The State Department and Treasury officials are pushing for a stronger set of United Nations Security Council sanctions against members of Iran's government, including an extensive travel ban and further moves to restrict the ability of Iran's financial institutions to do business outside of Iran. Beyond that, American officials have been trying to get European and Asian banks to take additional steps, outside of the Security Council, against Iran.
"We're saying to them, 'Look, you need to help us make the diplomacy succeed, and you guys need to stop business as usual with Iran,' " an administration official said. "We're not just sitting here ignoring reality."
But the fallout from the Iraq war has severely limited the Bush administration's ability to maneuver on the Iran nuclear issue and has left many in the administration, and certainly America's allies and critics in Europe, firmly against military strikes on Iran. On Thursday, Mohamed ElBaradei, the head of the international nuclear watchdog agency, warned anew that military action against Iran would "be an act of madness."
The debate over "red lines" is a familiar one inside the Bush White House that last arose in 2002 over North Korea. When the North Koreans threw out international inspectors on the last day of that year and soon declared that they planned to reprocess 8,000 rods of spent fuel into weapons-grade plutonium, President Bush had to decide whether to declare that if North Korea moved toward weapons, it could face a military strike on its facilities.

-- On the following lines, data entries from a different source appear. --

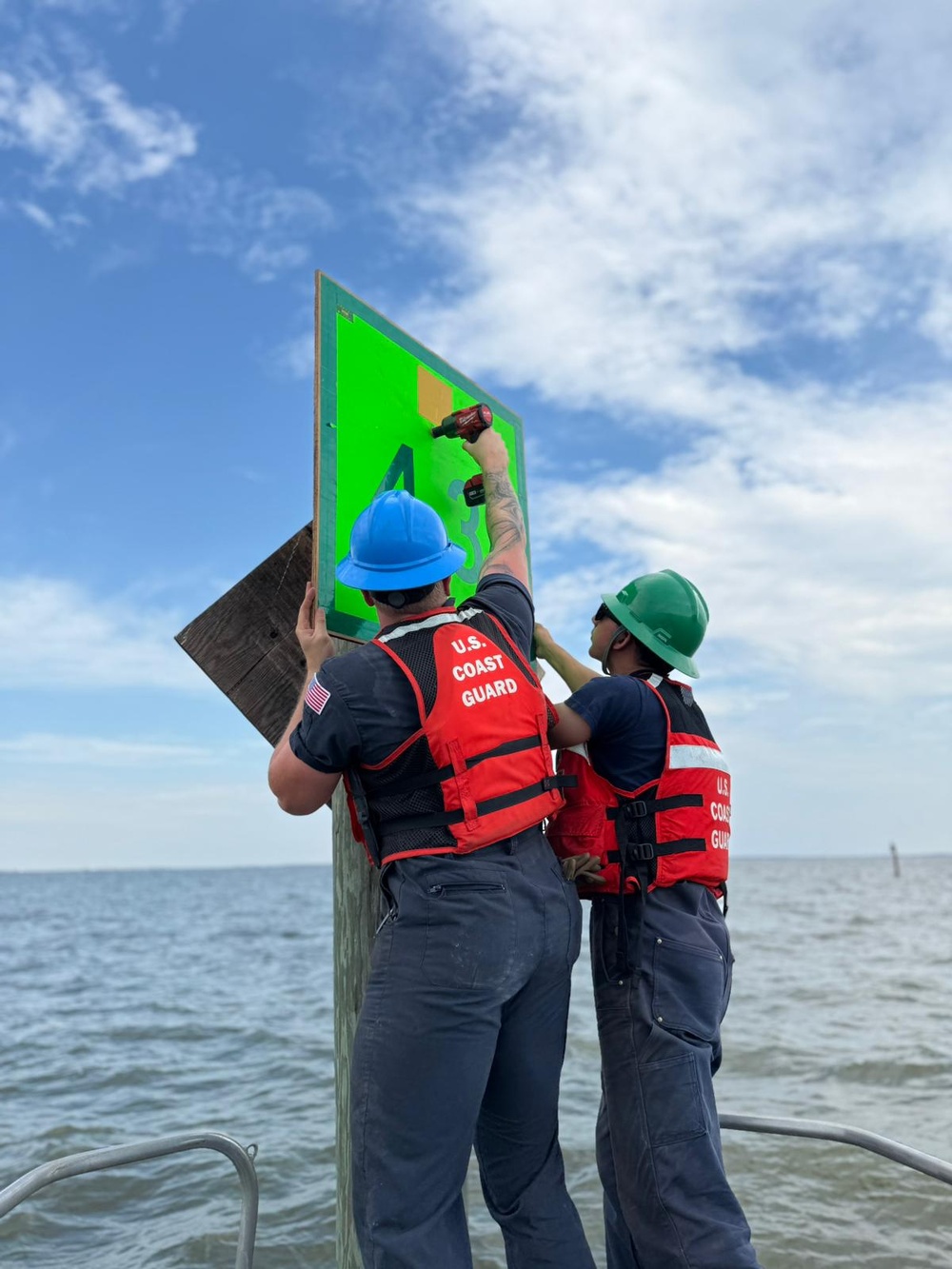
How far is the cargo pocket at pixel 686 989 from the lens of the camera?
9.53 ft

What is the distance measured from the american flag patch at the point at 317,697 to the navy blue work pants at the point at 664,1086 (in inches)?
41.0

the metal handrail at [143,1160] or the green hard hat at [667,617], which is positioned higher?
the green hard hat at [667,617]

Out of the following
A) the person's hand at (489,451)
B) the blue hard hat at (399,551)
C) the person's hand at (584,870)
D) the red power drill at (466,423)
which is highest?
the red power drill at (466,423)

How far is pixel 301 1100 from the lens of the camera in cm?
1093

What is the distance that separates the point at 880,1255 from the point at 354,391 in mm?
6766

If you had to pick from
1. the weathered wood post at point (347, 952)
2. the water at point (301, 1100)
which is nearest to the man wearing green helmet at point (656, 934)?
the weathered wood post at point (347, 952)

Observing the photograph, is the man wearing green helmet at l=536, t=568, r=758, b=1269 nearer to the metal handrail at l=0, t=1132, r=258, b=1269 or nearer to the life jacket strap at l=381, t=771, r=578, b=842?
the life jacket strap at l=381, t=771, r=578, b=842

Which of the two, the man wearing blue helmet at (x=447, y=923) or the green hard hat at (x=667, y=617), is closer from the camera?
the man wearing blue helmet at (x=447, y=923)

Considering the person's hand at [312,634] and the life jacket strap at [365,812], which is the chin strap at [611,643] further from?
the life jacket strap at [365,812]

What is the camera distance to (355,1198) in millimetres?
2564

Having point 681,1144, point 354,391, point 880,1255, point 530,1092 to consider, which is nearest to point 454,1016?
point 530,1092

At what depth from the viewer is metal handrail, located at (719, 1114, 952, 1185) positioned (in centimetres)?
321

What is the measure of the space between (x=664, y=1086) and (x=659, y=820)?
0.74m

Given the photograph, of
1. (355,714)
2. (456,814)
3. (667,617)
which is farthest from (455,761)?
(667,617)
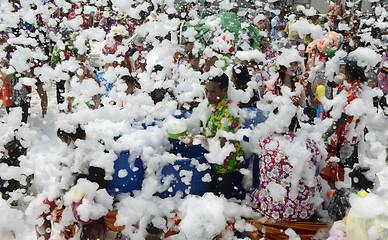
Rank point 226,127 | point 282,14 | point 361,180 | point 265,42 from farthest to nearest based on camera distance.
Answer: point 282,14 < point 265,42 < point 226,127 < point 361,180

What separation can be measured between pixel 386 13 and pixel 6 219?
8029mm

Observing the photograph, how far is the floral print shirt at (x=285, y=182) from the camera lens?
2135 millimetres

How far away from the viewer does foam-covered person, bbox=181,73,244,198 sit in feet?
7.49

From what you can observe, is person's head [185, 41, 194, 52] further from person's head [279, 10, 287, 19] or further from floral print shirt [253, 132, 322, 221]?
person's head [279, 10, 287, 19]

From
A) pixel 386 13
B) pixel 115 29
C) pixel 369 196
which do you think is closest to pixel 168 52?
pixel 115 29

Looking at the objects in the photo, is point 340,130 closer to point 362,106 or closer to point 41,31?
point 362,106

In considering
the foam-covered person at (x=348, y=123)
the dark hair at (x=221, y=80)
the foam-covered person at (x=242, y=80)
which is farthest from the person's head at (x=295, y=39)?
the dark hair at (x=221, y=80)

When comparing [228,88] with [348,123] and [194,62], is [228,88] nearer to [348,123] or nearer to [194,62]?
[348,123]

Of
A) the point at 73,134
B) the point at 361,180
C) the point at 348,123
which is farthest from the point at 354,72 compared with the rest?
the point at 73,134

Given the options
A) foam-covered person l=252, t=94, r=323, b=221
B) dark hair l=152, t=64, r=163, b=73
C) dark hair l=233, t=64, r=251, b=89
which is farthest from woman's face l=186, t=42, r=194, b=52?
foam-covered person l=252, t=94, r=323, b=221

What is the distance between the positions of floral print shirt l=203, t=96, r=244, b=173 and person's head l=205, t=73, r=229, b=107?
0.04 m

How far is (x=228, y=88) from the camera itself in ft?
8.04

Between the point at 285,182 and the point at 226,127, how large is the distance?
50 cm

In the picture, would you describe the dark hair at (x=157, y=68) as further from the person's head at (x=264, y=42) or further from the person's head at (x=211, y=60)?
the person's head at (x=264, y=42)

The Pentagon had drawn up an extensive plan for taking out those facilities, though with little enthusiasm, because it feared it could not control North Korea's response, and the administration chose not to delivery any ultimatum. North Korea tested a nuclear weapon last October, and American intelligence officials estimate it now has the fuel for eight or more weapons.

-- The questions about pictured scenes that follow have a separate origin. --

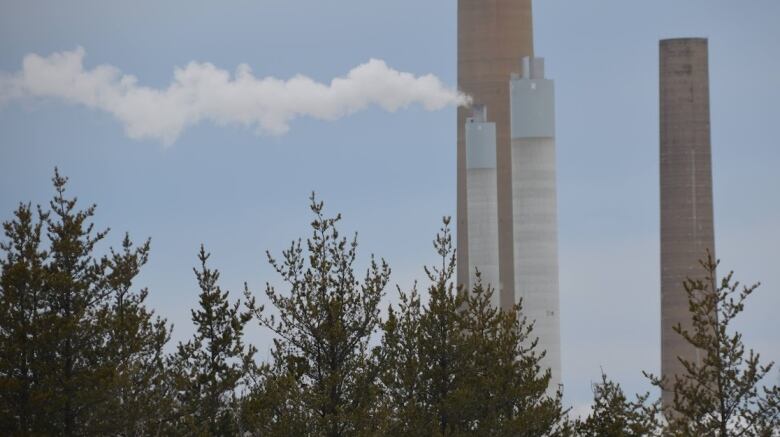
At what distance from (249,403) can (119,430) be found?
4.24 m

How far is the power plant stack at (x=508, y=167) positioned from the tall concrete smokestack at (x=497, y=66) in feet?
0.21

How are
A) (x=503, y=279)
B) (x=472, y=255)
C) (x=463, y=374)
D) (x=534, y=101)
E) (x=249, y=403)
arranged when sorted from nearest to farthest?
(x=249, y=403) → (x=463, y=374) → (x=534, y=101) → (x=472, y=255) → (x=503, y=279)

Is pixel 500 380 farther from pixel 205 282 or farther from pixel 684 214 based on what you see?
pixel 684 214

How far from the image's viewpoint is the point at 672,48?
342 feet

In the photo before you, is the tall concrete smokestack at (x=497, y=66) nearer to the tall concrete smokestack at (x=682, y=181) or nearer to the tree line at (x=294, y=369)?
the tall concrete smokestack at (x=682, y=181)

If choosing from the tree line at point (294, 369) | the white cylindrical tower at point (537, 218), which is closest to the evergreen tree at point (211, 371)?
the tree line at point (294, 369)

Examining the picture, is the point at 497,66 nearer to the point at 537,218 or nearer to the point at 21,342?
the point at 537,218

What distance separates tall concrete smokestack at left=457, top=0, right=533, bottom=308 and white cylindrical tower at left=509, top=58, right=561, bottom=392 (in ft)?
58.3

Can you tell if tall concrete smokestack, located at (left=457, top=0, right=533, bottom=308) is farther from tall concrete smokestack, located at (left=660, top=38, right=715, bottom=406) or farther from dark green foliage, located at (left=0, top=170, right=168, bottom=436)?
dark green foliage, located at (left=0, top=170, right=168, bottom=436)

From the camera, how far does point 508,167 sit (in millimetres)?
115938

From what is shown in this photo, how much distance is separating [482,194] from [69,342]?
184ft

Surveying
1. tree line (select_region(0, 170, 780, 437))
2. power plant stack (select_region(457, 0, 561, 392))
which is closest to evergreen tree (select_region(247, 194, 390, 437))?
tree line (select_region(0, 170, 780, 437))

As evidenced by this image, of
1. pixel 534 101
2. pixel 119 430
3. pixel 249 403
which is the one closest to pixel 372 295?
pixel 249 403

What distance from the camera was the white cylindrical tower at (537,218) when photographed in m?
93.8
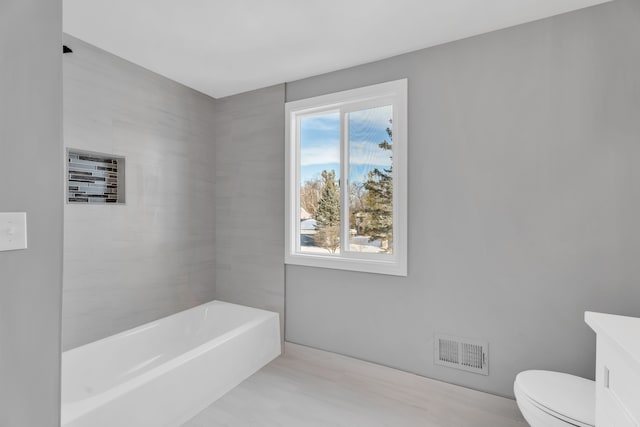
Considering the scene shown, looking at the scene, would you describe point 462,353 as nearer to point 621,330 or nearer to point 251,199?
point 621,330

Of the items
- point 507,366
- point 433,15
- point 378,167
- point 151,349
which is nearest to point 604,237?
point 507,366

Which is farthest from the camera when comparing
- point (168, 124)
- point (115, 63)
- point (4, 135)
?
point (168, 124)

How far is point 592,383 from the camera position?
160 centimetres

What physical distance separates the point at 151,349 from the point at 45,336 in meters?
1.78

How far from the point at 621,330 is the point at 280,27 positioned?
223 cm

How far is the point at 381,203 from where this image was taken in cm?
246

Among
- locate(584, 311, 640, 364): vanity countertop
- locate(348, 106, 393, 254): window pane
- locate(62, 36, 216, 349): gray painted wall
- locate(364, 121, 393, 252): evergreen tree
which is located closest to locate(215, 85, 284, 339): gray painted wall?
locate(62, 36, 216, 349): gray painted wall

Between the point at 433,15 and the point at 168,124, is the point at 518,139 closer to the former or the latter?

Iran is far behind the North Koreans; it is believed to be three to eight years away from its first weapon, American intelligence officials have told Congress. Conservatives argue that if the administration fails to establish a line over which Iran must not step, the enrichment of uranium will go ahead, eventually giving the Iranians fuel that, with additional enrichment out of the sight of inspectors, it could use for weapons.
To date, however, the administration has been hesitant about saying that it will not permit Iran to produce more than a given amount of fuel, out of concern that Iran's hard-liners would simply see that figure as a goal.

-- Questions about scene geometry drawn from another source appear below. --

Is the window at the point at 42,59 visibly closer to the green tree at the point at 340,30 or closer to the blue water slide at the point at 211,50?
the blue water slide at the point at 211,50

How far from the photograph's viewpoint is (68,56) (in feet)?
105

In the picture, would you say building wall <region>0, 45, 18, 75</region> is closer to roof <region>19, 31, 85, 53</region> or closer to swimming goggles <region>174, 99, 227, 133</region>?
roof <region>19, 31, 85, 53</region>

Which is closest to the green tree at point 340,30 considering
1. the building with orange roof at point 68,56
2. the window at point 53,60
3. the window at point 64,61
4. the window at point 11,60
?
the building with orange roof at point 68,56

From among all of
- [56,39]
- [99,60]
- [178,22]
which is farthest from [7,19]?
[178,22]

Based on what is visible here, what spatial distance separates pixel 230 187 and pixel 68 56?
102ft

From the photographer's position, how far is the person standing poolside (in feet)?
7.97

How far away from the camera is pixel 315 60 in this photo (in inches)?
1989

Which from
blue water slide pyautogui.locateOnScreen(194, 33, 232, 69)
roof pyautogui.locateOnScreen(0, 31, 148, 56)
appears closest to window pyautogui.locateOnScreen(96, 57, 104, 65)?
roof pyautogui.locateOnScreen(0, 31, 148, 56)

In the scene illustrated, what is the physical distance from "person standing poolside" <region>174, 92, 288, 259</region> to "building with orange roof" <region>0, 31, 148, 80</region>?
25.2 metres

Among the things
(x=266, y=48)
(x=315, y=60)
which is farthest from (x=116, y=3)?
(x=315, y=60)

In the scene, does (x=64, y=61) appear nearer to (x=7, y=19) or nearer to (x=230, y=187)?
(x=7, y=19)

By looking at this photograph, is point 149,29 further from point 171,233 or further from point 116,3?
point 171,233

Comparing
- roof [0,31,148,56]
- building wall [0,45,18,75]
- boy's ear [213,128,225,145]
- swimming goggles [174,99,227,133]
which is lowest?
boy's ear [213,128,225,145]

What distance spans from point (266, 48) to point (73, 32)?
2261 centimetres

In the year since the United States made its last offer to Iran, the Iranians have gone from having a few dozen centrifuges in operation to building a facility that at last count, a month ago, had more than 1,300. "The pace of negotiations have lagged behind the pace of the Iranian nuclear program," said Robert Joseph, the former under secretary of state for international security, who left his post partly over his opposition to the administration's recent deal with North Korea.